- EXTRACT
# Practacle Dust control for "part timers"



## BOB 2 (Jul 20, 2006)

*Practical Dust control for "part timers"*

Each time dust control comes up the first thing that is discussed is fan operated dust collectors and expensive and bulky cyclone systems.
Some people have even made a study of the efficiency of these machines and a further study of maximizing the air flow through the collection tubes.
This is good. 
I can see it the helping a dude building a dedicated shop but it's total fallout for most of us huddled in the spare corner of the garage trying to wack out a fruit dish.

Not too helpful for a weekend warrior but good.  

Most of us that do actually expect to stagger out of the shop with some type of finished project will be faced with trapping dust from several sources.
The table saw, the planer, the jointer are easy. - just hook em up to a DC machine. Even a bad 2 hp machine will clean up after these babies.

The router presents two problems:
The first catching trimmings from wood edges is easy either with a hand held or a table mounted router and a DC or shop Vac.
Plowing, dadoing and pattern routing etc present other problems that are not that easy to solve. (certainly not resolvable with a big ass cyclone!)
Now what?
The easiest answer for my shop is to wear an air powered dust helmet.
I use the self contained style but there are many out there.
When I am done routing, sanding and CMS'ing I turn on the overhead dust collector, leave the shop for a coffee and let the dust collect in the filters.
My lungs are safe when I'm cutting and the overhead filter does a great job of removing the fine particles that even the best cyclone system leaves behind in a practical environment.
So, for you newbies...
Get good face protection first, reasonable dust collection second, and save up for a cyclone for the big stuff.

- DATA SHOWN
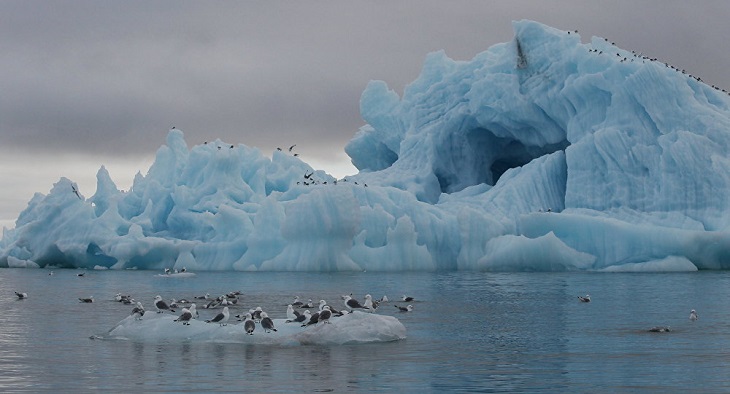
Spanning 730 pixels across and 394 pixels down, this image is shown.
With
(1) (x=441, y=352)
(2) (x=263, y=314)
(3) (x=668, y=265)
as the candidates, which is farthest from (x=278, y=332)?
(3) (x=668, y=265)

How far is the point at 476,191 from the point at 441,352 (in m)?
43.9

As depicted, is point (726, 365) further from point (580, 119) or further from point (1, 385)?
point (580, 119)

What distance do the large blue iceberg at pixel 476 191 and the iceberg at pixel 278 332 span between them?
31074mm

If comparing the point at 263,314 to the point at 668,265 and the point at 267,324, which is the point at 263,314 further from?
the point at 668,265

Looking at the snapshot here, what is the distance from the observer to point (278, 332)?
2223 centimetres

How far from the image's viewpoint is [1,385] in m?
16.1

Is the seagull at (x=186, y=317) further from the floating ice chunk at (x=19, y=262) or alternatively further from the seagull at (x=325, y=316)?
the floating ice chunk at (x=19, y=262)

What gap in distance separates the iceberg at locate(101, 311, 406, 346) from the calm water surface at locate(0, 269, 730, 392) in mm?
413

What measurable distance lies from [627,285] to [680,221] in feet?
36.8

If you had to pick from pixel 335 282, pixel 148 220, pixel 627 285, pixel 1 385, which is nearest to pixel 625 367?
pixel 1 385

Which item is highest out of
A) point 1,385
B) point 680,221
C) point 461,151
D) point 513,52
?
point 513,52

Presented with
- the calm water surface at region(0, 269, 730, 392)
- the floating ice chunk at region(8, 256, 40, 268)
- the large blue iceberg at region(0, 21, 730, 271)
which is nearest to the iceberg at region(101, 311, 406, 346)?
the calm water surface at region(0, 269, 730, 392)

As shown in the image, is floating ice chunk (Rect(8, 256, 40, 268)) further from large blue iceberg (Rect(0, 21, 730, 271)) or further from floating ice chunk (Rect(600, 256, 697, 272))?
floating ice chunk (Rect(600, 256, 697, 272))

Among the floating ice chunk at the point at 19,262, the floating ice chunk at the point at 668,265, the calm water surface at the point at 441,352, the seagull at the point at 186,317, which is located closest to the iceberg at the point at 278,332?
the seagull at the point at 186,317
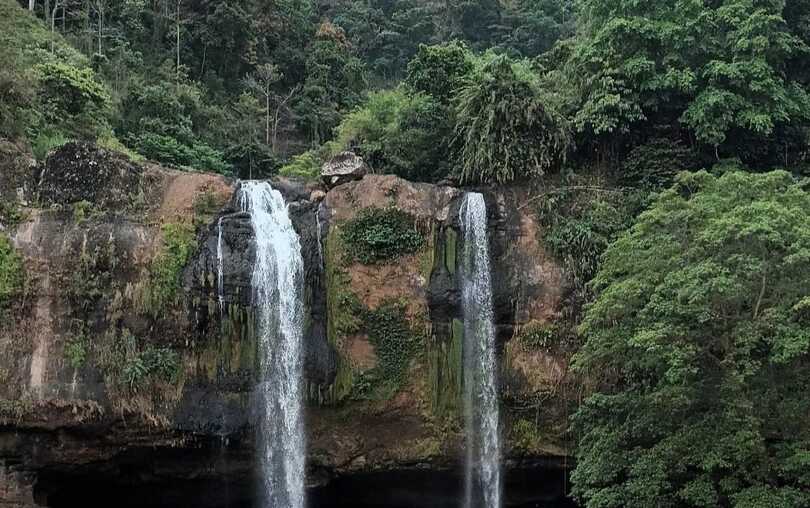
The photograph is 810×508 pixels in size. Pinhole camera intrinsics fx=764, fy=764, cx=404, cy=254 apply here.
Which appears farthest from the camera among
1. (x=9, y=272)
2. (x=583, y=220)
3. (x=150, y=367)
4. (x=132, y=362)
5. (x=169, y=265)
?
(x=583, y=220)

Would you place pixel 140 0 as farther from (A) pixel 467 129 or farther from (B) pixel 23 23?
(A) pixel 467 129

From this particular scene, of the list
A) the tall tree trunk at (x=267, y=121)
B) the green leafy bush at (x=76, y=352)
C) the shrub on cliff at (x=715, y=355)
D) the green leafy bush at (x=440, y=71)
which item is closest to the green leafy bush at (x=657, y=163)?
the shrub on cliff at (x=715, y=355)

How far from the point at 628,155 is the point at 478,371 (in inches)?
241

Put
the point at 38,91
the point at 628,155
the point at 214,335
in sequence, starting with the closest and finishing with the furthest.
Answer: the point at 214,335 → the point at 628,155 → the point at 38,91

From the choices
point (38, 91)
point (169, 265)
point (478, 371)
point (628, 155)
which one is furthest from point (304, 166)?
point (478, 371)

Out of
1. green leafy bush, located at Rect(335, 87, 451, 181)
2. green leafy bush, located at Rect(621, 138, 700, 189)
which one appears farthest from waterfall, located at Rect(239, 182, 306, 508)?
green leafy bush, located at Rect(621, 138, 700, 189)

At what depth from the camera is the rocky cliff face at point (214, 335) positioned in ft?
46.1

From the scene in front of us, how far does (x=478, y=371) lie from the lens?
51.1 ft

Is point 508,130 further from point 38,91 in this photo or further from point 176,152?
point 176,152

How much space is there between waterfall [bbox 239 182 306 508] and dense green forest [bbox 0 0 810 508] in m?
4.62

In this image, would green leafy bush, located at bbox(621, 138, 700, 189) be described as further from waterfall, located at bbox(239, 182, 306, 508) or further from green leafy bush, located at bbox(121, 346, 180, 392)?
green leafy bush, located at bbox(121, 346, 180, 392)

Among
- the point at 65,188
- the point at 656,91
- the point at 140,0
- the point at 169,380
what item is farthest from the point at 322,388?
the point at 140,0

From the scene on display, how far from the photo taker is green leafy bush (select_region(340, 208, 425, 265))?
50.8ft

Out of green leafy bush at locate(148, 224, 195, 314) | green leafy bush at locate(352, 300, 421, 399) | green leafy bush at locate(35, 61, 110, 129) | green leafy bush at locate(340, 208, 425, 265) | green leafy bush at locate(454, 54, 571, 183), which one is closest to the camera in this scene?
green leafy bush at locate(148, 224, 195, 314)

- OBJECTIVES
(1) Summarize the dust control post in two sentences.
(2) From the dust control post, set down word for word the passage that begins at the words "My lungs are" and stops after "a practical environment.".

- THE SOLUTIONS
(1) The post argues that fan-driven dust collectors and cyclone systems help someone building a dedicated shop but are of little use to hobbyists working in a spare corner of the garage, although even a modest collector easily handles the table saw, planer and jointer. Because plowing, dadoing and pattern routing are harder to control, the writer wears an air-powered dust helmet and then runs an overhead dust collector to filter out fine particles, advising beginners to get good face protection first, reasonable dust collection second, and to save up for a cyclone later.

(2)
My lungs are safe when I'm cutting and the overhead filter does a great job of removing the fine particles that even the best cyclone system leaves behind in a practical environment.